## START DOCUMENT EXTRACT
Returns created C<Kafka::Connection> object.
C<new()> takes arguments in key-value pairs. The following arguments are currently recognized:
=over 3
=item C<host =E<gt> $host>
C<$host> is any Apache Kafka cluster host to connect to. It can be a hostname or the
IP-address in the "xx.xx.xx.xx" form.
Optional. Either C<host> or C<broker_list> must be supplied.
=item C<port =E<gt> $port>
Optional, default = C<$KAFKA_SERVER_PORT>.
C<$port> is the attribute denoting the port number of the service we want to
access (Apache Kafka service). C<$port> should be an integer number.
C<$KAFKA_SERVER_PORT> is the default Apache Kafka server port constant (C<9092>) that can
be imported from the L<Kafka|Kafka> module.
=item C<broker_list =E<gt> $broker_list>
Optional, C<$broker_list> is a reference to array of the host:port strings, defining the list
of Kafka servers. This list will be used to locate the new leader if the server specified
via C<host =E<gt> $host> and C<port =E<gt> $port> arguments becomes unavailable. Either C<host>
or C<broker_list> must be supplied.
=item C<timeout =E<gt> $timeout>
Optional, default = C<$Kafka::REQUEST_TIMEOUT>.
C<$timeout> specifies how long we wait for the remote server to respond.
C<$timeout> is in seconds, could be a positive integer or a floating-point number not bigger than int32 positive integer.
## END DOCUMENT EXTRACT
## START GIVEN RECORDS
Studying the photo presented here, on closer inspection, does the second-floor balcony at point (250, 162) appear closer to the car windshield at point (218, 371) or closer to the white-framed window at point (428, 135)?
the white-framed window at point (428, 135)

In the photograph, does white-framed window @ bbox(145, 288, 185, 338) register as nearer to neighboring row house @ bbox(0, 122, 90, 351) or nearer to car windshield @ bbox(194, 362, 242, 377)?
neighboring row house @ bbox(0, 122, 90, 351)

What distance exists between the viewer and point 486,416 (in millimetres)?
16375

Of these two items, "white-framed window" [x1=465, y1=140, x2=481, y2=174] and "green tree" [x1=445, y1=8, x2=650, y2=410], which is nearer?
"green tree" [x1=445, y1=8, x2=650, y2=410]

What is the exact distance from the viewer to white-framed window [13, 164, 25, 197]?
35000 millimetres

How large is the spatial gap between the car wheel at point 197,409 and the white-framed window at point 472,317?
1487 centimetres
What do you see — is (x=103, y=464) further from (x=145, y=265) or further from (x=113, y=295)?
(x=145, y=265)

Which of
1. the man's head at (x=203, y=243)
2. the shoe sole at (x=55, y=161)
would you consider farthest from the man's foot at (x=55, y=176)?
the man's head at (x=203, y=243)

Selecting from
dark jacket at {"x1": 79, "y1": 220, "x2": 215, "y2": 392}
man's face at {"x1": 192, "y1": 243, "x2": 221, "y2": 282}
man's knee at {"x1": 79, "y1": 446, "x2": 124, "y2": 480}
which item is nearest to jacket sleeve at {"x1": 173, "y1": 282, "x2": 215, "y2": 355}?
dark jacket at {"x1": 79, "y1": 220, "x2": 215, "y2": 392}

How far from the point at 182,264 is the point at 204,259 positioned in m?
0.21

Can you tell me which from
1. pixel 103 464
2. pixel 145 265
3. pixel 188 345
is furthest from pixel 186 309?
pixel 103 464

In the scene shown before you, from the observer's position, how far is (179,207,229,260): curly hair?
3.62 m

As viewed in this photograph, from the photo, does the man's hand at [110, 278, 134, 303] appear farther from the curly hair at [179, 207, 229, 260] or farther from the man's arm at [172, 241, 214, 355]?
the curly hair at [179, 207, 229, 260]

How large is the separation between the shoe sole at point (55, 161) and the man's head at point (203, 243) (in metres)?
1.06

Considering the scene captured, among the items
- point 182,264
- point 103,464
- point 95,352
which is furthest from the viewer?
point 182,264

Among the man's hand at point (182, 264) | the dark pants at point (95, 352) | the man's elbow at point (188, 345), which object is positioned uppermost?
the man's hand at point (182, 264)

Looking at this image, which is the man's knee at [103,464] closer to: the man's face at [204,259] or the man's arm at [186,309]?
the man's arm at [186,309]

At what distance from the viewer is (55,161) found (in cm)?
## END GIVEN RECORDS
### [PROBLEM SET]
#1 Repeat the Kafka::Connection documentation word for word, from "C<$timeout> specifies how" through "int32 positive integer.".
#2 Carry on the Kafka::Connection documentation, starting after its final sentence.

### [RESULTS BY TASK]
#1
C<$timeout> specifies how long we wait for the remote server to respond.
C<$timeout> is in seconds, could be a positive integer or a floating-point number not bigger than int32 positive integer.

#2
Special behavior when C<timeout> is set to C<undef>:
=back
=over 3
=item *
Alarms are not used internally (namely when performing C<gethostbyname>).
=item *
Default C<$REQUEST_TIMEOUT> is used for the rest of IO operations.
=back
=over 3
=item C<CorrelationId =E<gt> $correlation_id>
Optional, default = C<undef> .
C<Correlation> is a user-supplied integer. It will be passed back with the response by
the server, unmodified. The C<$correlation_id> should be an integer number.
An exception is thrown if C<CorrelationId> in response does not match the one supplied
in request.
If C<CorrelationId> is not provided, it is set to a random negative integer.
=item C<SEND_MAX_RETRIES =E<gt> $retries>
Optional, int32 signed integer, default = C<$Kafka::SEND_MAX_RETRIES> .
In some circumstances (leader is temporarily unavailable, outdated metadata, etc) we may fail to send a message.
This property specifies the maximum number of attempts to send a message.
The C<$retries> should be an integer number.
=item C<RECEIVE_MAX_RETRIES =E<gt> $retries>
Optional, int32 signed integer, default = C<$Kafka::RECEIVE_MAX_RETRIES> .
In some circumstances (temporarily network issues, server high load, socket error, etc) we may fail to
receive a response.
This property specifies the maximum number of attempts to receive a message.
The C<$retries> should be an integer number.
=item C<RETRY_BACKOFF =E<gt> $backoff>
Optional, default = C<$Kafka::RETRY_BACKOFF> .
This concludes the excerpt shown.